((
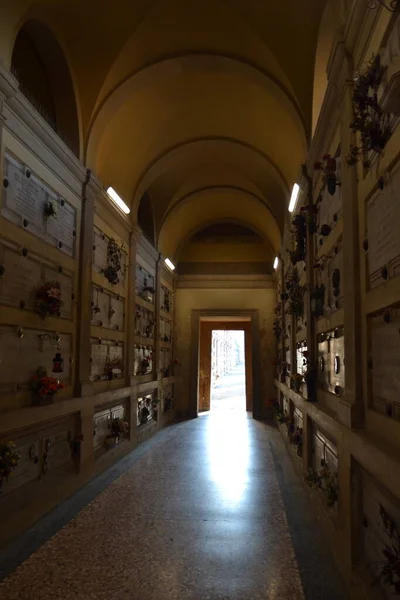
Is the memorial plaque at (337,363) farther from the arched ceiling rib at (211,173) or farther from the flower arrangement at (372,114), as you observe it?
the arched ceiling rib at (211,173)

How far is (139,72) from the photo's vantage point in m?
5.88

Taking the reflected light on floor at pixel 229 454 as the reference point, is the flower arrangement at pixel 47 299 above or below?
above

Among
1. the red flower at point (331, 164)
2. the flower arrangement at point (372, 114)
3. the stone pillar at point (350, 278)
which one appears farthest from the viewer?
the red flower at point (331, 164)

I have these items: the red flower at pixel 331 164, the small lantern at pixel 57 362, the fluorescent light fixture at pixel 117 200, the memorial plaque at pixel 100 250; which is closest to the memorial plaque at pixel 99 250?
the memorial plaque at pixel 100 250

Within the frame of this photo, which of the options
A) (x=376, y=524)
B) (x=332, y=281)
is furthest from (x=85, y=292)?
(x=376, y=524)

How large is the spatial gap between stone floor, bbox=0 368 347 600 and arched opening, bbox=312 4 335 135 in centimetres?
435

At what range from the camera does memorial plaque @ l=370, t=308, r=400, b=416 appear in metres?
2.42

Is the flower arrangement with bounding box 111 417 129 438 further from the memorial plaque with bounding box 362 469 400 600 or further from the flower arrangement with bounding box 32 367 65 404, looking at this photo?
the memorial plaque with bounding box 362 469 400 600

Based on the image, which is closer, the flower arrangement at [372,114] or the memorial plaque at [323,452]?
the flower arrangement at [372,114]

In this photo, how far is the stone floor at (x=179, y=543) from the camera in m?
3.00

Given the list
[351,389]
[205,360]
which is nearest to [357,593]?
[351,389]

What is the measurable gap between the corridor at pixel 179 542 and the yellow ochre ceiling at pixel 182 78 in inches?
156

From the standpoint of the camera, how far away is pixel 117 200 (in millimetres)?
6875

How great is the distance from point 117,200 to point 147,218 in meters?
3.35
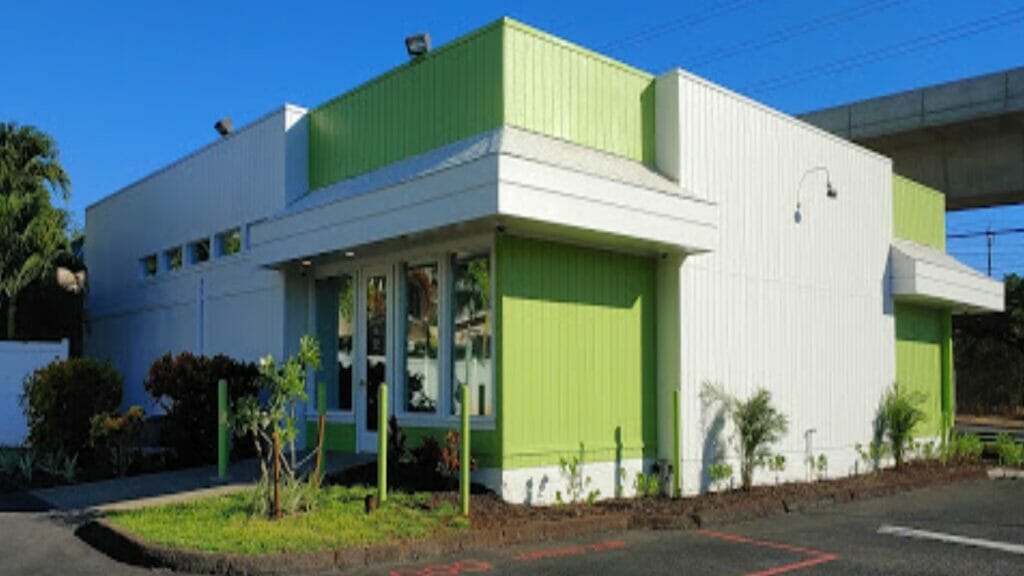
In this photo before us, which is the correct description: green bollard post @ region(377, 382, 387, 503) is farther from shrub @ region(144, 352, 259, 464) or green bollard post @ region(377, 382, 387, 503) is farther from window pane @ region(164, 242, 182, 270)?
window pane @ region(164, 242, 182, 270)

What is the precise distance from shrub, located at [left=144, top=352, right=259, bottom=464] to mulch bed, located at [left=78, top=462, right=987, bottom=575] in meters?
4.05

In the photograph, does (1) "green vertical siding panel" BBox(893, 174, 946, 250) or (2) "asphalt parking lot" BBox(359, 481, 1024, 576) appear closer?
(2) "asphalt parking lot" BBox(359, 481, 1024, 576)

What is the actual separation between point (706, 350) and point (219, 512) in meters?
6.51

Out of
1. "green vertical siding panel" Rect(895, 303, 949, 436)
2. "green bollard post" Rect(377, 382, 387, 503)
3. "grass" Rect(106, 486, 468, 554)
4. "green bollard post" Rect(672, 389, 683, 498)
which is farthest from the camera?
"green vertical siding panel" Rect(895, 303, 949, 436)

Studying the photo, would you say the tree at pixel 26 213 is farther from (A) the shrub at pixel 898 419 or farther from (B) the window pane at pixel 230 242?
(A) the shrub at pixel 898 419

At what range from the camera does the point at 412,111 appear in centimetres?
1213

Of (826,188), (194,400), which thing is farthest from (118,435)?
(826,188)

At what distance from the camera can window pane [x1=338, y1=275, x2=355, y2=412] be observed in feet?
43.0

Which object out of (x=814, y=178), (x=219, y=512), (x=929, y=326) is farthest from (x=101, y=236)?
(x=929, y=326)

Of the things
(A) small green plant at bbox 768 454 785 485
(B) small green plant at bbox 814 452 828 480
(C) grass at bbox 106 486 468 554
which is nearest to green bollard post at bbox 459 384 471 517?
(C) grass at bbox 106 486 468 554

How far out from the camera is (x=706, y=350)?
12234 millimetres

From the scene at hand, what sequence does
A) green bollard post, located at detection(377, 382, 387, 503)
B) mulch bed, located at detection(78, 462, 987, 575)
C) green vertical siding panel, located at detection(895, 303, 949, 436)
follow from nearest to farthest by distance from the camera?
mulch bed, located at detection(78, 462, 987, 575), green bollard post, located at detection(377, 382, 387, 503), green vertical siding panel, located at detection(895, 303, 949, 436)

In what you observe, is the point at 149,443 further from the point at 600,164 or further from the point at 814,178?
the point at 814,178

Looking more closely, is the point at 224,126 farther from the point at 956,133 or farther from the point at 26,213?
))
Copy every item above word for word, and leave the pictures out of your copy.

Is the memorial plaque at (337,363) farther from the arched ceiling rib at (211,173) or farther from the flower arrangement at (372,114), as you observe it?
the arched ceiling rib at (211,173)

How far is (139,72) from the photo's vantage point in m?
5.88

Taking the reflected light on floor at pixel 229 454 as the reference point, is the flower arrangement at pixel 47 299 above or below?
above

Among
1. the red flower at point (331, 164)
2. the flower arrangement at point (372, 114)
3. the stone pillar at point (350, 278)
which one appears farthest from the viewer?
the red flower at point (331, 164)

I have these items: the red flower at pixel 331 164, the small lantern at pixel 57 362, the fluorescent light fixture at pixel 117 200, the memorial plaque at pixel 100 250; which is closest to the memorial plaque at pixel 99 250?
the memorial plaque at pixel 100 250

Within the frame of this photo, which of the options
A) (x=376, y=524)
B) (x=332, y=281)
is furthest from (x=85, y=292)?
(x=376, y=524)

How large is the spatial gap between stone floor, bbox=0 368 347 600 and arched opening, bbox=312 4 335 135 in centimetres?
435

At what range from the camera does memorial plaque @ l=370, t=308, r=400, b=416 appear in metres?
2.42

Is the flower arrangement with bounding box 111 417 129 438 further from the memorial plaque with bounding box 362 469 400 600 or further from the flower arrangement with bounding box 32 367 65 404, looking at this photo?
the memorial plaque with bounding box 362 469 400 600

Based on the image, which is closer, the flower arrangement at [372,114] or the memorial plaque at [323,452]?
the flower arrangement at [372,114]

In this photo, how far is the stone floor at (x=179, y=543) from the camera in m?
3.00

Given the list
[351,389]
[205,360]
which is nearest to [357,593]?
[351,389]

What is the measurable gap between the corridor at pixel 179 542 and the yellow ochre ceiling at pixel 182 78 in inches?
156

From the standpoint of the camera, how far away is pixel 117 200 (in millimetres)?
6875

How great is the distance from point 117,200 to point 147,218 in meters?
3.35
In this photo before us, which is the correct description: green bollard post @ region(377, 382, 387, 503) is farther from shrub @ region(144, 352, 259, 464) or green bollard post @ region(377, 382, 387, 503) is farther from window pane @ region(164, 242, 182, 270)?
window pane @ region(164, 242, 182, 270)

What is the precise distance from shrub, located at [left=144, top=352, right=259, bottom=464] to mulch bed, located at [left=78, top=462, right=987, bottom=575] in meters?
4.05

In the photograph, does (1) "green vertical siding panel" BBox(893, 174, 946, 250) or (2) "asphalt parking lot" BBox(359, 481, 1024, 576) appear closer?
(2) "asphalt parking lot" BBox(359, 481, 1024, 576)

What is the actual separation between point (706, 350) and point (219, 512) in meters?
6.51

Out of
1. "green vertical siding panel" Rect(895, 303, 949, 436)
2. "green bollard post" Rect(377, 382, 387, 503)
3. "grass" Rect(106, 486, 468, 554)
4. "green bollard post" Rect(672, 389, 683, 498)
which is farthest from the camera?
"green vertical siding panel" Rect(895, 303, 949, 436)

Studying the photo, would you say the tree at pixel 26 213 is farther from (A) the shrub at pixel 898 419 or farther from (B) the window pane at pixel 230 242?
(A) the shrub at pixel 898 419

At what range from the camera does the point at 412,111 appear in centimetres?
1213

Of (826,188), (194,400), which thing is farthest from (118,435)?
(826,188)

At what distance from the camera can window pane [x1=338, y1=275, x2=355, y2=412] be observed in feet?
43.0

Which object out of (x=814, y=178), (x=219, y=512), (x=929, y=326) is farthest from (x=101, y=236)?
(x=929, y=326)

Of the things
(A) small green plant at bbox 768 454 785 485
(B) small green plant at bbox 814 452 828 480
(C) grass at bbox 106 486 468 554
which is nearest to green bollard post at bbox 459 384 471 517?
(C) grass at bbox 106 486 468 554

How far out from the camera is (x=706, y=350)?
12234 millimetres

From the scene at hand, what sequence does
A) green bollard post, located at detection(377, 382, 387, 503)
B) mulch bed, located at detection(78, 462, 987, 575)
C) green vertical siding panel, located at detection(895, 303, 949, 436)
follow from nearest to farthest by distance from the camera?
mulch bed, located at detection(78, 462, 987, 575), green bollard post, located at detection(377, 382, 387, 503), green vertical siding panel, located at detection(895, 303, 949, 436)

In what you observe, is the point at 149,443 further from the point at 600,164 or further from the point at 814,178?
the point at 814,178

Looking more closely, is the point at 224,126 farther from the point at 956,133 or farther from the point at 26,213?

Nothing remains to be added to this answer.